** ENTRIES SUPPLIED follows **

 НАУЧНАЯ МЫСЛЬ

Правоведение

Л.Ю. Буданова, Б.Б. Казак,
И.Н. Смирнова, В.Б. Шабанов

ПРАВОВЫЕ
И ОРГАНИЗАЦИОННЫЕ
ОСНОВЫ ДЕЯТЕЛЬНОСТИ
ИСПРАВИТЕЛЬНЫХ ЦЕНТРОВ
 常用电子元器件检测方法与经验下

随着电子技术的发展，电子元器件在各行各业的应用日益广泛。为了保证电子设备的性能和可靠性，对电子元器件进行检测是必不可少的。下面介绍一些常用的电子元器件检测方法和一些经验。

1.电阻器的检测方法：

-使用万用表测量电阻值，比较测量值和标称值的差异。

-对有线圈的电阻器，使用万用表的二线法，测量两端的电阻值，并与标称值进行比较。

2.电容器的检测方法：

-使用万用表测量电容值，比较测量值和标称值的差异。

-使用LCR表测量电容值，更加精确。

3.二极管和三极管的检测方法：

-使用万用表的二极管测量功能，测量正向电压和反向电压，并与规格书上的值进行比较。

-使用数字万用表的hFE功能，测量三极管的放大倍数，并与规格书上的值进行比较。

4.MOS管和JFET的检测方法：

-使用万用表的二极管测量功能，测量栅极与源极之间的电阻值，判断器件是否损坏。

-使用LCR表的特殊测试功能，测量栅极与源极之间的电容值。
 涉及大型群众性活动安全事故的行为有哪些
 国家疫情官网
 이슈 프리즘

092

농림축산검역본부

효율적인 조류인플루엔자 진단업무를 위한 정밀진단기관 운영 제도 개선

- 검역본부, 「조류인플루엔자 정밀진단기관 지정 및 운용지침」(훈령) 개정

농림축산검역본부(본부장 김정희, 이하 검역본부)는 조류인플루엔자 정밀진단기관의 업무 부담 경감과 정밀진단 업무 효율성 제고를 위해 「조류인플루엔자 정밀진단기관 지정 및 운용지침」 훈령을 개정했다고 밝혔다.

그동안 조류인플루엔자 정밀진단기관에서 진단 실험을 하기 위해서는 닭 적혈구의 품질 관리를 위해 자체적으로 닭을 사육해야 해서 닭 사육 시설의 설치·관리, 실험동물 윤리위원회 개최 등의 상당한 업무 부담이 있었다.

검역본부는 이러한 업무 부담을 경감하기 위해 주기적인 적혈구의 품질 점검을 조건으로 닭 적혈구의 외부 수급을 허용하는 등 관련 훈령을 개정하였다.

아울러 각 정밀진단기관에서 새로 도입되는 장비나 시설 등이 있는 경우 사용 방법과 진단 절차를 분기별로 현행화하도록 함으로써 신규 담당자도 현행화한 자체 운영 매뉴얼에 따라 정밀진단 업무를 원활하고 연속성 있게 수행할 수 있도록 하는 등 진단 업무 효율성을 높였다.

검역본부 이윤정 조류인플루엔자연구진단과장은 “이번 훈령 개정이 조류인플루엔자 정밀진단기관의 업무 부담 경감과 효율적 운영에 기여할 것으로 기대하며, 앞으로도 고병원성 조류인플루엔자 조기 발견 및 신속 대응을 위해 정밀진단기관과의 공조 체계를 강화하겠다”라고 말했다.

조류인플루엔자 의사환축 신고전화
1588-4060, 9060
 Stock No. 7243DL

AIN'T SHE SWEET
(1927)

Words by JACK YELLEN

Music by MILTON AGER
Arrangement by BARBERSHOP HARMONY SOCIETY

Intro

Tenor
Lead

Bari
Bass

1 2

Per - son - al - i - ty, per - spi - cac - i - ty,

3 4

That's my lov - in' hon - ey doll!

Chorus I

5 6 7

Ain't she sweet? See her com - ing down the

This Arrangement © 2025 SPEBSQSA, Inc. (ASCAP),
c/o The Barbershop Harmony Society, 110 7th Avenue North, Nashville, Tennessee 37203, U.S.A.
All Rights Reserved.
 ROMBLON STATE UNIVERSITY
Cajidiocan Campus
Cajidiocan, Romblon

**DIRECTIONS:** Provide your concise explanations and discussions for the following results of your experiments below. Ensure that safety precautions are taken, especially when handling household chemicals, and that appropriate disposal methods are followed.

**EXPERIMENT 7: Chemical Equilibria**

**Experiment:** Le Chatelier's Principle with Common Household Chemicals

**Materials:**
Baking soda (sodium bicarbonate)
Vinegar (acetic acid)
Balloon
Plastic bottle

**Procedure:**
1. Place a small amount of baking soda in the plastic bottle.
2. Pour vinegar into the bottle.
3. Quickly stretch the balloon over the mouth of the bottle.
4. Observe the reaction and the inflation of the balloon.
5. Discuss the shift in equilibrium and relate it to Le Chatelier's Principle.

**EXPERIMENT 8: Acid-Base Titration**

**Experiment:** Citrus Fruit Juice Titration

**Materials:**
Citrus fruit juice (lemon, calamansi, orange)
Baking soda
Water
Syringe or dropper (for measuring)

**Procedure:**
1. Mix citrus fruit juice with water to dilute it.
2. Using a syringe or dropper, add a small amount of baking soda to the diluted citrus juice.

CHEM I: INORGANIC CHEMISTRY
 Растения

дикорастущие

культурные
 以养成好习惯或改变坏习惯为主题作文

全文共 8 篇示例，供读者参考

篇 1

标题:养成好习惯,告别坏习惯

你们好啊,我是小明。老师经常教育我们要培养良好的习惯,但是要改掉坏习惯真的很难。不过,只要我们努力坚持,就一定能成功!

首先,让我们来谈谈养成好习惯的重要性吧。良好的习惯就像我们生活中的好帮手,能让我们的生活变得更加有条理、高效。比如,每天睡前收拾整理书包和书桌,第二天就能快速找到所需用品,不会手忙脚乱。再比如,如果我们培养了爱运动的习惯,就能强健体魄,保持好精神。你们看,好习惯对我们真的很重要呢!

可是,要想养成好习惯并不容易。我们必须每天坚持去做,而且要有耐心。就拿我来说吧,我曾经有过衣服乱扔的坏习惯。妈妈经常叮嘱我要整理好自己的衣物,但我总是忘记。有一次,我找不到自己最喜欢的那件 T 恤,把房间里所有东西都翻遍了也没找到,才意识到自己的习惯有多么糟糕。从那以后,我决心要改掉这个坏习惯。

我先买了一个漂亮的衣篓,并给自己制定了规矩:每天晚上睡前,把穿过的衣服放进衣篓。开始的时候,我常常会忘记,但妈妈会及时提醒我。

** End of ENTRIES SUPPLIED **

- _REQUIRED ACTION_: The entries above are to be restated word for word.

- _RESULT OF THIS EXERCISE_:
 НАУЧНАЯ МЫСЛЬ

Правоведение

Л.Ю. Буданова, Б.Б. Казак,
И.Н. Смирнова, В.Б. Шабанов

ПРАВОВЫЕ
И ОРГАНИЗАЦИОННЫЕ
ОСНОВЫ ДЕЯТЕЛЬНОСТИ
ИСПРАВИТЕЛЬНЫХ ЦЕНТРОВ
 常用电子元器件检测方法与经验下

随着电子技术的发展，电子元器件在各行各业的应用日益广泛。为了保证电子设备的性能和可靠性，对电子元器件进行检测是必不可少的。下面介绍一些常用的电子元器件检测方法和一些经验。

1.电阻器的检测方法：

-使用万用表测量电阻值，比较测量值和标称值的差异。

-对有线圈的电阻器，使用万用表的二线法，测量两端的电阻值，并与标称值进行比较。

2.电容器的检测方法：

-使用万用表测量电容值，比较测量值和标称值的差异。

-使用LCR表测量电容值，更加精确。

3.二极管和三极管的检测方法：

-使用万用表的二极管测量功能，测量正向电压和反向电压，并与规格书上的值进行比较。

-使用数字万用表的hFE功能，测量三极管的放大倍数，并与规格书上的值进行比较。

4.MOS管和JFET的检测方法：

-使用万用表的二极管测量功能，测量栅极与源极之间的电阻值，判断器件是否损坏。

-使用LCR表的特殊测试功能，测量栅极与源极之间的电容值。
 涉及大型群众性活动安全事故的行为有哪些
 国家疫情官网
 이슈 프리즘

092

농림축산검역본부

효율적인 조류인플루엔자 진단업무를 위한 정밀진단기관 운영 제도 개선

- 검역본부, 「조류인플루엔자 정밀진단기관 지정 및 운용지침」(훈령) 개정

농림축산검역본부(본부장 김정희, 이하 검역본부)는 조류인플루엔자 정밀진단기관의 업무 부담 경감과 정밀진단 업무 효율성 제고를 위해 「조류인플루엔자 정밀진단기관 지정 및 운용지침」 훈령을 개정했다고 밝혔다.

그동안 조류인플루엔자 정밀진단기관에서 진단 실험을 하기 위해서는 닭 적혈구의 품질 관리를 위해 자체적으로 닭을 사육해야 해서 닭 사육 시설의 설치·관리, 실험동물 윤리위원회 개최 등의 상당한 업무 부담이 있었다.

검역본부는 이러한 업무 부담을 경감하기 위해 주기적인 적혈구의 품질 점검을 조건으로 닭 적혈구의 외부 수급을 허용하는 등 관련 훈령을 개정하였다.

아울러 각 정밀진단기관에서 새로 도입되는 장비나 시설 등이 있는 경우 사용 방법과 진단 절차를 분기별로 현행화하도록 함으로써 신규 담당자도 현행화한 자체 운영 매뉴얼에 따라 정밀진단 업무를 원활하고 연속성 있게 수행할 수 있도록 하는 등 진단 업무 효율성을 높였다.

검역본부 이윤정 조류인플루엔자연구진단과장은 “이번 훈령 개정이 조류인플루엔자 정밀진단기관의 업무 부담 경감과 효율적 운영에 기여할 것으로 기대하며, 앞으로도 고병원성 조류인플루엔자 조기 발견 및 신속 대응을 위해 정밀진단기관과의 공조 체계를 강화하겠다”라고 말했다.

조류인플루엔자 의사환축 신고전화
1588-4060, 9060
 Stock No. 7243DL

AIN'T SHE SWEET
(1927)

Words by JACK YELLEN

Music by MILTON AGER
Arrangement by BARBERSHOP HARMONY SOCIETY

Intro

Tenor
Lead

Bari
Bass

1 2

Per - son - al - i - ty, per - spi - cac - i - ty,

3 4

That's my lov - in' hon - ey doll!

Chorus I

5 6 7

Ain't she sweet? See her com - ing down the

This Arrangement © 2025 SPEBSQSA, Inc. (ASCAP),
c/o The Barbershop Harmony Society, 110 7th Avenue North, Nashville, Tennessee 37203, U.S.A.
All Rights Reserved.
 ROMBLON STATE UNIVERSITY
Cajidiocan Campus
Cajidiocan, Romblon

**DIRECTIONS:** Provide your concise explanations and discussions for the following results of your experiments below. Ensure that safety precautions are taken, especially when handling household chemicals, and that appropriate disposal methods are followed.

**EXPERIMENT 7: Chemical Equilibria**

**Experiment:** Le Chatelier's Principle with Common Household Chemicals

**Materials:**
Baking soda (sodium bicarbonate)
Vinegar (acetic acid)
Balloon
Plastic bottle

**Procedure:**
1. Place a small amount of baking soda in the plastic bottle.
2. Pour vinegar into the bottle.
3. Quickly stretch the balloon over the mouth of the bottle.
4. Observe the reaction and the inflation of the balloon.
5. Discuss the shift in equilibrium and relate it to Le Chatelier's Principle.

**EXPERIMENT 8: Acid-Base Titration**

**Experiment:** Citrus Fruit Juice Titration

**Materials:**
Citrus fruit juice (lemon, calamansi, orange)
Baking soda
Water
Syringe or dropper (for measuring)

**Procedure:**
1. Mix citrus fruit juice with water to dilute it.
2. Using a syringe or dropper, add a small amount of baking soda to the diluted citrus juice.

CHEM I: INORGANIC CHEMISTRY
 Растения

дикорастущие

культурные
 以养成好习惯或改变坏习惯为主题作文

全文共 8 篇示例，供读者参考

篇 1

标题:养成好习惯,告别坏习惯

你们好啊,我是小明。老师经常教育我们要培养良好的习惯,但是要改掉坏习惯真的很难。不过,只要我们努力坚持,就一定能成功!

首先,让我们来谈谈养成好习惯的重要性吧。良好的习惯就像我们生活中的好帮手,能让我们的生活变得更加有条理、高效。比如,每天睡前收拾整理书包和书桌,第二天就能快速找到所需用品,不会手忙脚乱。再比如,如果我们培养了爱运动的习惯,就能强健体魄,保持好精神。你们看,好习惯对我们真的很重要呢!

可是,要想养成好习惯并不容易。我们必须每天坚持去做,而且要有耐心。就拿我来说吧,我曾经有过衣服乱扔的坏习惯。妈妈经常叮嘱我要整理好自己的衣物,但我总是忘记。有一次,我找不到自己最喜欢的那件 T 恤,把房间里所有东西都翻遍了也没找到,才意识到自己的习惯有多么糟糕。从那以后,我决心要改掉这个坏习惯。

我先买了一个漂亮的衣篓,并给自己制定了规矩:每天晚上睡前,把穿过的衣服放进衣篓。开始的时候,我常常会忘记,但妈妈会及时提醒我。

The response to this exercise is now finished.